Dr. T. Hewson Bache was the son of the preceding shareholder, Dr. Franklin Bache; the grandson of the second shareholder, Benjamin Franklin Bache; and the great-great-grandson of the first shareholder, Benjamin Franklin. He was a doctor, and a co-founder of the Children’s Hospital of Philadelphia.
He apparently maintained Library Company share #3 for the rest of his life. He bequeathed the share to his nephew Franklin Bache (1869-1946) in his will. His nephew was also given all of his “books, excepting those specially bequeathed to others, and including the family Bible of Francis Markoe, all my manuscripts; my share of the Library Company of Philadelphia, known as the Franklin share,” the portrait of Franklin painted by Benjamin West (1738-1820), and many other family treasures “on condition that he pays into my estate the sum of five thousand five hundred dollars.”[vi]
His nephew must have accepted his uncle’s condition, because the Library Company recorded the transfer of the share to nephew Franklin Bache on April 5, 1913.
Franklin Bache was a mining engineer. He had participated in the U.S. Coast and Geodetic Survey of 1890, and later served as manager and/or engineer for several mining companies in Virginia, Pennsylvania, and eventually Oklahoma Territory. He was also an “authority on Franklin lore,” according to his obituary.[vii]
The Library Company’s records show that the share was forfeited in April 1950.
Share History:
- Benjamin Franklin (1706-1790), acquired share #3 on November 10, 1731
- Benjamin Franklin Bache (1769-1798), acquired on May 8, 1790
- William Duane, Jr. (1808-1882), acquired on May 11, 1832
- Estate of Dr. Franklin Bache (1792-1864),acquired on November 7, 1872
- Dr. Thomas Hewson Bache (1826-1912), acquired on November 7, 1872
- Franklin Bache (1869-1946), acquired on April 5, 1913
Shareholders who acquired this share after 1950 are not displayed for privacy reasons.
Learn more about Library Company shareholding today.
[i] “At the Instance of Benjamin Franklin”: A Brief History of the Library Company of Philadelphia (Philadelphia, 2015), 5.
[ii] For just one example, see the April 29, 1774 minutes, Directors Minutes Volume 2, volume 164, Library Company of Philadelphia records (MSS00270).
[iii] Independence National Historical Park, “Benjamin Bache,” National Park Service, https://www.nps.gov/inde/learn/historyculture/stories-aurora-bache.htm (accessed 8/14/2024).
[iv] For example, payments to Benjamin Franklin Bache for newspapers are noted in the minutes from November 3, 1791, Directors Minutes Volume 3, volume 165, Library Company of Philadelphia records (MSS00270).

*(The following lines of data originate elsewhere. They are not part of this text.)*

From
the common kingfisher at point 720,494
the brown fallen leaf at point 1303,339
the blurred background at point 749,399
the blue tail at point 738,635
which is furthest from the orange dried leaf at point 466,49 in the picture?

Bache’s 1792 gift is noted in the minutes from June 12, 1792, Directors Minutes Volume 3, volume 165, Library Company of Philadelphia records (MSS00270).
[v] Correspondence from Edward Ingraham regarding William Duane’s use of share of Benjamin Franklin Bache (share #3) (7446.F.42), Box 15, Folder 84, Library Company of Philadelphia records (MSS00270).
[vi] Thomas Hewson Bache will in Pennsylvania Probate Record, Wills, No 1598-1626, 1912. Courtesy of AncestryLibrary.com.
[vii] “Franklin Bache Dies at Age of 77,” The Philadelphia Inquirer, September 18, 1946.